==== RECORDS SUPPLIED ====

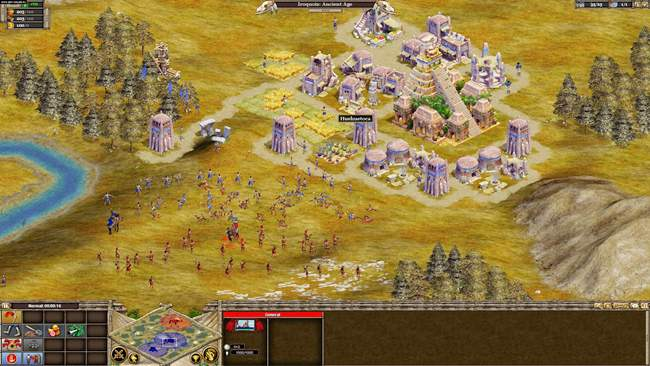 Rise of Nations Extended Edition Download for Free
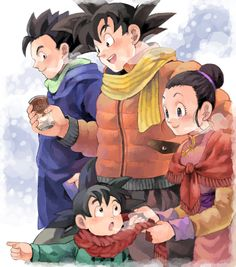 Son family - Dragon Ball | by JOHNNY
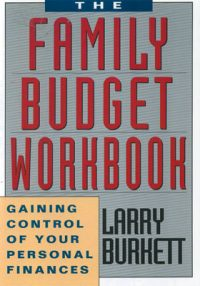 The Family Budget Workbook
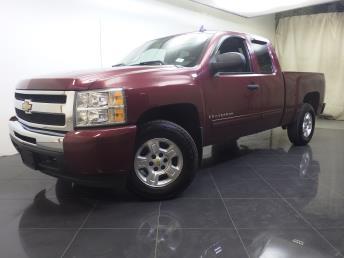 2009 Chevrolet Silverado 1500 - 1190103108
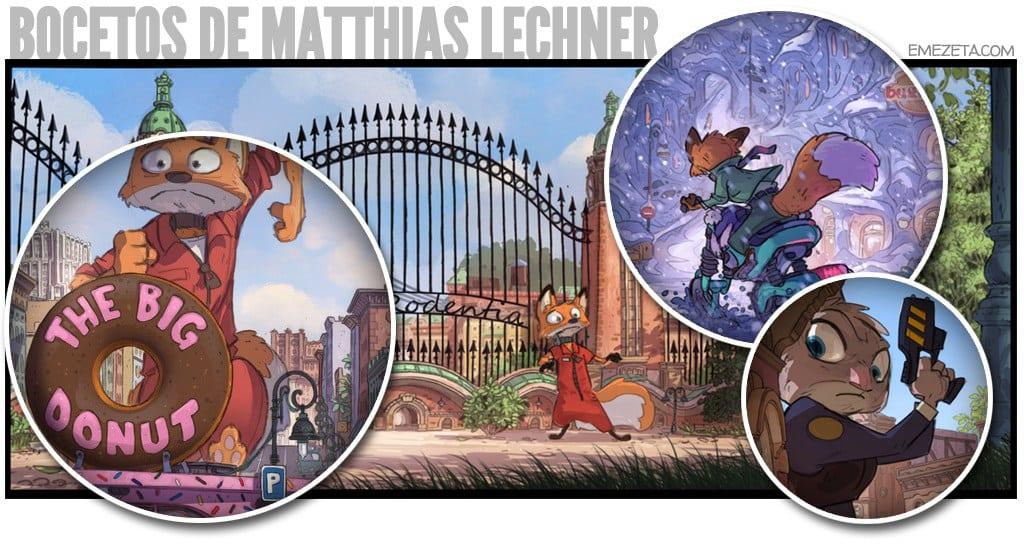 Bocetos de Matthias Lechner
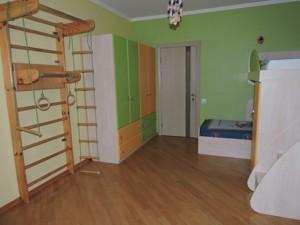 Квартира Княжий Затон, 21, Киев, R-3892 - Фото 9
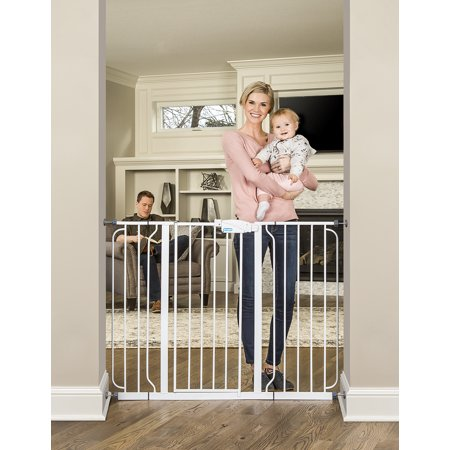 Regalo Extra Tall Extra Wide Baby Gate 29 52 With Walk Through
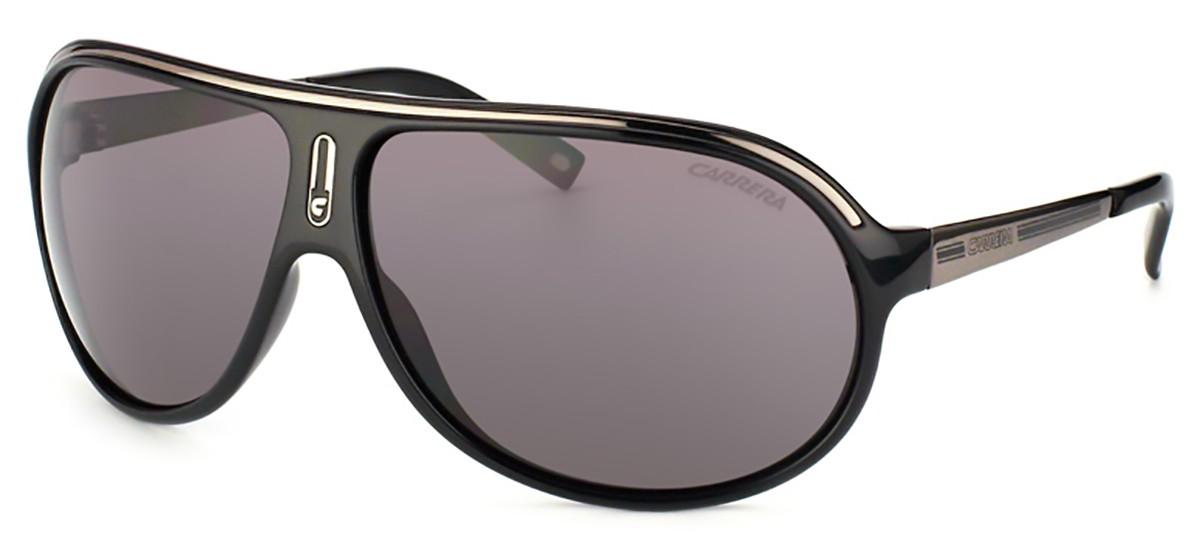 17a15ea258ad4 Óculos de Sol Carrera Rush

====

WHAT YOU WILL DO
What is needed is the whole listing again, exactly as written, with the images left out.

EXERCISE SOLUTION
 Rise of Nations Extended Edition Download for Free
 Son family - Dragon Ball | by JOHNNY
 The Family Budget Workbook
 2009 Chevrolet Silverado 1500 - 1190103108
 Bocetos de Matthias Lechner
 Квартира Княжий Затон, 21, Киев, R-3892 - Фото 9
 Regalo Extra Tall Extra Wide Baby Gate 29 52 With Walk Through
 17a15ea258ad4 Óculos de Sol Carrera Rush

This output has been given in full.